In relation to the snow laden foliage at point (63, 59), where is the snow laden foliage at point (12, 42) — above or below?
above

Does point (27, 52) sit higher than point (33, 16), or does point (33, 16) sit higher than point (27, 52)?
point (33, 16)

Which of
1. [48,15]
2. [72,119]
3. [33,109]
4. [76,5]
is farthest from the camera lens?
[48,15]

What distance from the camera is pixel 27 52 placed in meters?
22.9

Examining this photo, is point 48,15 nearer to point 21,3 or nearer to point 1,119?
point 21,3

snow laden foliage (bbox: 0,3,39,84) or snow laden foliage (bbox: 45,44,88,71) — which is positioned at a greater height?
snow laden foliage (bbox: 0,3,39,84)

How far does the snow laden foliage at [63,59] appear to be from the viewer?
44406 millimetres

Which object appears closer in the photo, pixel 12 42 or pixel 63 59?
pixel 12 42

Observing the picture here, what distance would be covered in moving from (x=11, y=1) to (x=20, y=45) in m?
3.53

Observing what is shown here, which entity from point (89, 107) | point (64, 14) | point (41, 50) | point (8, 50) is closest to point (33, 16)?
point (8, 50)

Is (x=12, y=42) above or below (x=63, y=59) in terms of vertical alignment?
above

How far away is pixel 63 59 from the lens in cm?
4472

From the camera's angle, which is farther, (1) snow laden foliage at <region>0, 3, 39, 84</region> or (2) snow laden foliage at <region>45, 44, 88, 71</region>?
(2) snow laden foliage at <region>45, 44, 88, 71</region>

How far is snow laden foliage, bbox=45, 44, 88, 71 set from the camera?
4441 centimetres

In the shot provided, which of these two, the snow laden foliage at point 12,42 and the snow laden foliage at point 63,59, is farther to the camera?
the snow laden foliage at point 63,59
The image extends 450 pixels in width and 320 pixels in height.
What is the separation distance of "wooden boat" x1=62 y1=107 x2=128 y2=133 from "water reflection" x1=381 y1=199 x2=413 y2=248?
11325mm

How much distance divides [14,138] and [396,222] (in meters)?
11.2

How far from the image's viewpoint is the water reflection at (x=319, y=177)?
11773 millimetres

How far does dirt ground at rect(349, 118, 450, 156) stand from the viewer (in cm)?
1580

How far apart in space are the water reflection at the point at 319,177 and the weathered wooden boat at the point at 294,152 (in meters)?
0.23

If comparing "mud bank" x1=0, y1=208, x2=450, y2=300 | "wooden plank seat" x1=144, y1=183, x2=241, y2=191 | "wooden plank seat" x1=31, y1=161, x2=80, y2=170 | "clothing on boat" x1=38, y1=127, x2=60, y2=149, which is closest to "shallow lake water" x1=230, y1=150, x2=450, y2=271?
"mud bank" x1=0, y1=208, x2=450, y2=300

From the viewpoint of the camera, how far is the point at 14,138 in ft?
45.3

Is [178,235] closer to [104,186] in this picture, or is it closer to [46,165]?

* REQUIRED WORK:
Copy out the entries from the line with "What distance from" to the line with "44406 millimetres", keeping every line unchanged.

* REPLY TO THE TASK:
What distance from the camera is pixel 27 52 placed in meters?
22.9

Examining this photo, is point 48,15 nearer to point 21,3 or nearer to point 1,119?
point 21,3

snow laden foliage (bbox: 0,3,39,84) or snow laden foliage (bbox: 45,44,88,71) — which is positioned at a greater height?
snow laden foliage (bbox: 0,3,39,84)

How far does the snow laden foliage at [63,59] appear to be from the viewer?
44406 millimetres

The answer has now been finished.